Re: Great book Bad Fanfic Potential / Bad Book Great Fanfic / Etc
Posted: Wed 30 Sep, 2020, 4:06 am
by Bee
I keep meaning to reply to this lol
fwiw I think it really depends on the type of fic? If you want to expand on a setting, then you need more material to work with than just the overly powered protag around whom everything revolves
Harry Potter hit the jackpot in that the books provided just enough material to work with, while hinting at so much stuff happening in the background you could fill in as you wished while still being canon-compliant. Up until CC I read Lily/James stories almost exclusively and there was never a shortage of great takes on the years leading up to their death.

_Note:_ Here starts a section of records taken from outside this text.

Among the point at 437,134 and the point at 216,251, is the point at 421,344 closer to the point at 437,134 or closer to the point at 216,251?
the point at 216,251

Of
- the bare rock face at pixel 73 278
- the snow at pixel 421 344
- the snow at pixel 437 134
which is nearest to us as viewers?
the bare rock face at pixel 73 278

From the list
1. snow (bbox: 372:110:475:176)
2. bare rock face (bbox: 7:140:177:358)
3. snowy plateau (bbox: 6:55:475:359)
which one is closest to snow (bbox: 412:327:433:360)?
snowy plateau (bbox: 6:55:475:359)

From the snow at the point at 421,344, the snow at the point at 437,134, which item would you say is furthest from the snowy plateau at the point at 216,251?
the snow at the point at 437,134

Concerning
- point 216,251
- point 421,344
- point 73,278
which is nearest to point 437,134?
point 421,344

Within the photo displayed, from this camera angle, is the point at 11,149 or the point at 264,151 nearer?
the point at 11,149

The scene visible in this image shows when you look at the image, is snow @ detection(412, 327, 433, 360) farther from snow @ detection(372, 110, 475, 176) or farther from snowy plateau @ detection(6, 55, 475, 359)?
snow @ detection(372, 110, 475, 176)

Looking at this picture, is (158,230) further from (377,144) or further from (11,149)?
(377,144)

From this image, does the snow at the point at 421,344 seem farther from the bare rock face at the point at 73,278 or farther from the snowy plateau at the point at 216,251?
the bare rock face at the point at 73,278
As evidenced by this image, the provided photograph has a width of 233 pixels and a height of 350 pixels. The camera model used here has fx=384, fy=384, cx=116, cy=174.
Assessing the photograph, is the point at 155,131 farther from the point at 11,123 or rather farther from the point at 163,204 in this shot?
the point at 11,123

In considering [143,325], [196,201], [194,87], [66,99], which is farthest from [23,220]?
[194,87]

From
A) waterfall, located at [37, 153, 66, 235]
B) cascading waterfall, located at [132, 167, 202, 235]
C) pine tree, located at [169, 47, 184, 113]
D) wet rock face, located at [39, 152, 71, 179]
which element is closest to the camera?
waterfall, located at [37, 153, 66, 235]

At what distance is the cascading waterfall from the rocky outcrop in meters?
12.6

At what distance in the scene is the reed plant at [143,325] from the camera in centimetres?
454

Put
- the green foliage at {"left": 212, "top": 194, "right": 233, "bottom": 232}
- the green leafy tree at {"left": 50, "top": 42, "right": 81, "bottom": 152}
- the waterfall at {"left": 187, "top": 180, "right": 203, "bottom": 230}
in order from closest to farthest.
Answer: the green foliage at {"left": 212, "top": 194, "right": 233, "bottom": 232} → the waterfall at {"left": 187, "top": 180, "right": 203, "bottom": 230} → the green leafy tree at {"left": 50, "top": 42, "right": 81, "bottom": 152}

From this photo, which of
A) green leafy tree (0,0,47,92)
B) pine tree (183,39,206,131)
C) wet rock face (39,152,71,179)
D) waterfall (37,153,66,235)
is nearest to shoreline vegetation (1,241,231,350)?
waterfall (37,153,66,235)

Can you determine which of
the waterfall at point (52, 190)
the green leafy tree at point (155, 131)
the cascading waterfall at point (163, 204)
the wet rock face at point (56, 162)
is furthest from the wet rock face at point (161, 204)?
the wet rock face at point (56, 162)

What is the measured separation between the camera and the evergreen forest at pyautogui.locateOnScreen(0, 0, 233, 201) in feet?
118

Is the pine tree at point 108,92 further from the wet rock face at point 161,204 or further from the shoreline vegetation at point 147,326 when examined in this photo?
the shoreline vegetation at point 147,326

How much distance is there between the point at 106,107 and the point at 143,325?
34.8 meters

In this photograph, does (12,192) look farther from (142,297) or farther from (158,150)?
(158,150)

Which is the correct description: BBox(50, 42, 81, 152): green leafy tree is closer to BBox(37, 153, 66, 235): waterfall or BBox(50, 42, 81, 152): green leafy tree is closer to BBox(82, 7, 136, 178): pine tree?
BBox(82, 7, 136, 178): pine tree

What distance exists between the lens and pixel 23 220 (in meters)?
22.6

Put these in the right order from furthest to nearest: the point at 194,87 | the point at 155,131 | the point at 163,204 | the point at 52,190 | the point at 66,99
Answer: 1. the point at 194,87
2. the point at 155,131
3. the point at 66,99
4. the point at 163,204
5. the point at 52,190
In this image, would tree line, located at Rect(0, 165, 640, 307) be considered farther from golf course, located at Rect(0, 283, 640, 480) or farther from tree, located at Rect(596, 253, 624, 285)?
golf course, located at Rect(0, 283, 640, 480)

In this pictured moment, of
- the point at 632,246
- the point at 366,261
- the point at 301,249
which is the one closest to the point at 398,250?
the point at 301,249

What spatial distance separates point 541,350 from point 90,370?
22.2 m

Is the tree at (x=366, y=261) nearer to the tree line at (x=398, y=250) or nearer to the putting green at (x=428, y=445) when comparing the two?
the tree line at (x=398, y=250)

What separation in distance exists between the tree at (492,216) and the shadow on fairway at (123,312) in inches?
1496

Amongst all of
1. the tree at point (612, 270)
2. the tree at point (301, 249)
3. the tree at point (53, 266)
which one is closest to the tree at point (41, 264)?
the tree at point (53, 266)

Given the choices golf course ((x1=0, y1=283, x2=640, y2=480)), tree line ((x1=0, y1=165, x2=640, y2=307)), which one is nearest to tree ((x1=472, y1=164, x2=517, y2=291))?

but for stories centered on specific characters, writing fanfic about them would be easier than writing fanfic in the setting? So you could have AUs, what-ifs, retellings, but not OCs that aren't directly involved with the protags in some way
Re: Great book Bad Fanfic Potential / Bad Book Great Fanfic / Etc
Posted: Mon 05 Oct, 2020, 3:59 pm
by LynKit
Bee wrote: ↑Wed 30 Sep, 2020, 4:06 am
fwiw I think it really depends on the type of fic? If you want to expand on a setting, then you need more material to work with than just the overly powered protag around whom everything revolves
Yeah, I think this is sort of where I was leaning with this. Maybe it's the type of RP I was heading for...
Bee wrote: ↑Wed 30 Sep, 2020, 4:06 am
but for stories centered on specific characters, writing fanfic about them would be easier than writing fanfic in the setting? So you could have AUs, what-ifs, retellings, but not OCs that aren't directly involved with the protags in some way
Hrrm, I hadn't thought about it that way! Thanks for the take~~
Re: Great book Bad Fanfic Potential / Bad Book Great Fanfic / Etc
Posted: Fri 16 Oct, 2020, 12:57 am
by InspectorCaracal
LynKit wrote: ↑Wed 30 Sep, 2020, 12:55 am
InspectorCaracal wrote: ↑Tue 29 Sep, 2020, 11:18 pm
How does a series following a small group or an individual who is more powerful than everyone else (basically a Shounen Action Protagonist?) make it bad for fanfic or RP? What kind of fanfic or RP is it bad for? What is it about that narrative approach that makes it bad for fanfic?
So I might be wrong about Fanfic, but what I've found with the roleplay is that the stories are so focused around the Main Characters that they seem to suck up all the power in the universe. *cough* Which might just mean "we have to do more worldbuilding to decide what other people have in the universe." Or maybe it's "this story is cool because of its really powerful protag. What about less powerful protags?"
Oh okay gotcha, you're thinking very specifically about the "put your own OCs in someone else's universe" kind of thing. (Which, I mean, we do that with those kinds of stories too but usually not as independent protags.)